→ **EXCERPT TO READ**
- - - - -

Our City By Edited by Iain Mackenzie 1702 Views

Panicked residents trapped on balconies as highrise burns

Hundreds temporarily homeless following major morning fire at Donald Street building

A major fire at a highrise apartment building east of downtown Ottawa forced residents onto their balconies to wait for help and caused several people to be treated for smoke inhalation.

It's unclear when the hundreds of people living there will be able to return home.

They are currently receiving support from the Red Cross and the City of Ottawa.

Emergency crews were called to 251 Donald St., a 21-storey, 239-unit Ottawa Community Housing building east of the Vanier Parkway, just before 5:30 a.m. Wednesday.

Firefighters had to call for backup twice and pull some people off their balconies using ladders.

A three-alarm fire broke out at 251 Donald St. at about 5:30 a.m. Dec. 12. (Scott Stilborn/Ottawa Fire Services)

Anne Gagnon, who lives on the third floor, said she retreated back into her unit after trying to escape using both staircases, only to find them full of flames and people fleeing back upstairs.

"I ran onto my balcony, I couldn't call 911 because the power was off and my phone wasn't working … I was crying for help, I couldn't get down," she said.

"I waited on my balcony for the longest time … Smoke was pouring into my unit through a vent."

Lilianne Kimbila, meanwhile, crowded onto an eighth-floor balcony with about a dozen other people to wait for help.

"I [had] followed people to the stairs. We started going down but when we got to the sixth floor, we couldn't keep going, the smoke was everywhere. We went up to the 18th floor, we couldn't go up, the smoke was everywhere."

- - - - -

→ **DATA SECTION**
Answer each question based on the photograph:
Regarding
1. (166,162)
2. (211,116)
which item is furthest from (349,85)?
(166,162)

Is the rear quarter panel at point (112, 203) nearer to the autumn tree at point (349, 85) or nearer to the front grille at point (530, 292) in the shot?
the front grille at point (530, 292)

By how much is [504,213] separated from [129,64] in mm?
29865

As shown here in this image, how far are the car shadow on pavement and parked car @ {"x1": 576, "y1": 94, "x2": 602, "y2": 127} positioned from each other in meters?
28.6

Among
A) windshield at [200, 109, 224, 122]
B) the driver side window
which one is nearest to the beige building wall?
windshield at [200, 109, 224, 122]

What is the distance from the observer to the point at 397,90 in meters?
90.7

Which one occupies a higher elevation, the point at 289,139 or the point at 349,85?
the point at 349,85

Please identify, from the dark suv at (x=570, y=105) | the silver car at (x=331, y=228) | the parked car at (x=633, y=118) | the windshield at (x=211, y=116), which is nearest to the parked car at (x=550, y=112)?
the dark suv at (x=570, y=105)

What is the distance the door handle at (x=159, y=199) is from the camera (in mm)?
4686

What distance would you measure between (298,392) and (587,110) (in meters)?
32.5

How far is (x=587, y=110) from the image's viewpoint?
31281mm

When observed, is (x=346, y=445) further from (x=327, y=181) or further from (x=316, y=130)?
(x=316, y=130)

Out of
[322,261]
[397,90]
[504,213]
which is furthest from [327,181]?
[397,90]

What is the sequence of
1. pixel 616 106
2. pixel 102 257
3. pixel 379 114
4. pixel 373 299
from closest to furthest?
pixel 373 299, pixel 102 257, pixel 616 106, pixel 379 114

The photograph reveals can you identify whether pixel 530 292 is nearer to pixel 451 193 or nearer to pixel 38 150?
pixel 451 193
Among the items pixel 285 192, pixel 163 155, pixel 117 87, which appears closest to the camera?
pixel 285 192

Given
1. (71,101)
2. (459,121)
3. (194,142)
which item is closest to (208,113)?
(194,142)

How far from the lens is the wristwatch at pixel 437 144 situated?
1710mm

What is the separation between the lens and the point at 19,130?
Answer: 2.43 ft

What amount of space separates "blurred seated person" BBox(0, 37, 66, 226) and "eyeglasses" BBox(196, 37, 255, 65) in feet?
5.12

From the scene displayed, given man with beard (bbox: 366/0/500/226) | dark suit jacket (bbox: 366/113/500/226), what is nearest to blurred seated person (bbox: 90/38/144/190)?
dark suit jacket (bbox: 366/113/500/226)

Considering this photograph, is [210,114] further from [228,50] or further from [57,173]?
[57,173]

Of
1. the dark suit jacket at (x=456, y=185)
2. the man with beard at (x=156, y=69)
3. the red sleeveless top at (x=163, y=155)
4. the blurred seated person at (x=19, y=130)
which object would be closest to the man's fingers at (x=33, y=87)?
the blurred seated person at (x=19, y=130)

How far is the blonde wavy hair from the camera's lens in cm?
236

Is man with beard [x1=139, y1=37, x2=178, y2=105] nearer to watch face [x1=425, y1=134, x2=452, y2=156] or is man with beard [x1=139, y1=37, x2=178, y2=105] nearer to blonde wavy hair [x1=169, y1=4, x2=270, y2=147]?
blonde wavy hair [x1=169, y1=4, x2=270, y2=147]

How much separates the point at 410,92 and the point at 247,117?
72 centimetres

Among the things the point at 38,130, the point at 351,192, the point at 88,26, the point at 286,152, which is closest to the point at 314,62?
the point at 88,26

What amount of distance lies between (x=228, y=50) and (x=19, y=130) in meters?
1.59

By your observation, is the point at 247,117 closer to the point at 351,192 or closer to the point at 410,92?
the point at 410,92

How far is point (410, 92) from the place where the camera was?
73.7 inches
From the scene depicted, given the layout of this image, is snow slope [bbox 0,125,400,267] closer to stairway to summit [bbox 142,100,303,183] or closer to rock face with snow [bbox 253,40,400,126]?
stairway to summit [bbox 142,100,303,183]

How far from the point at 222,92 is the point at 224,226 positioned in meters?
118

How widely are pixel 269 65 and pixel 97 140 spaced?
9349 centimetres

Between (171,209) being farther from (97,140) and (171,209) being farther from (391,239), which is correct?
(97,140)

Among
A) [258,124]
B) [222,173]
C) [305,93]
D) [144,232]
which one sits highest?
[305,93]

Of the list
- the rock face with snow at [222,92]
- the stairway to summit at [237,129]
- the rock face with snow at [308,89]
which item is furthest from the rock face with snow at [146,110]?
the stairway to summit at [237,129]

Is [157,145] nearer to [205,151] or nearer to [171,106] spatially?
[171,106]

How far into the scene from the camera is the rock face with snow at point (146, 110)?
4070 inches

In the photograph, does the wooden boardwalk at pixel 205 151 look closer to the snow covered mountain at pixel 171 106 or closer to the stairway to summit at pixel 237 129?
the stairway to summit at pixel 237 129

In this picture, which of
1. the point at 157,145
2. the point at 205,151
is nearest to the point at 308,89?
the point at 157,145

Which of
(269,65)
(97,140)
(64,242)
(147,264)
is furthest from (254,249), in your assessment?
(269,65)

- - - - -

→ **WORK TO COMPLETE**
1. In the article about the Donald Street highrise fire, which organizations are supporting the displaced residents?
2. Write the next few paragraphs of the article about the Donald Street highrise fire, starting right after its final quoted sentence.

→ **TASK RESPONSES**
1. The Red Cross and the City of Ottawa.

2.
"[I thought], 'I don't deserve to die in this fire.'"

Ottawa paramedics said they treated about 25 people for smoke inhalation and took eight of them to hospital.

One was an Ottawa police officer who was injured helping people get out of the building, said Chief Charles Bordeleau.

None of them was in life-threatening condition, paramedics said.

However, during their search of the building firefighters found a woman who happened to have fallen into a diabetic coma for reasons unrelated to the fire.

Paramedics worked to stabilize the woman, who likely wouldn't have survived if she hadn't been found.

Power, heat off

The cause of the fire is under investigation, and officials are focusing on a unit on the second floor, said deputy fire chief Paul Hutt.

There is significant smoke and fire damage on the first four floors of the building, Hutt added, and the Office of Ontario's Fire Marshal will be called in because of the scope of the damage.

Paul Hutt, deputy chief with Ottawa Fire Services, gives an update to media on Donald Street. (Giacomo Panico/CBC)​

The power and heat were knocked out to the building and it may take until Thursday until they can be turned back on, Hutt said.

The city's emergency services department is working to set up a reception centre nearby where residents and their families can get help with temporary housing and any other immediate needs, he said.

Ottawa Community Housing said some residents will have to find new homes, but is still determining how many.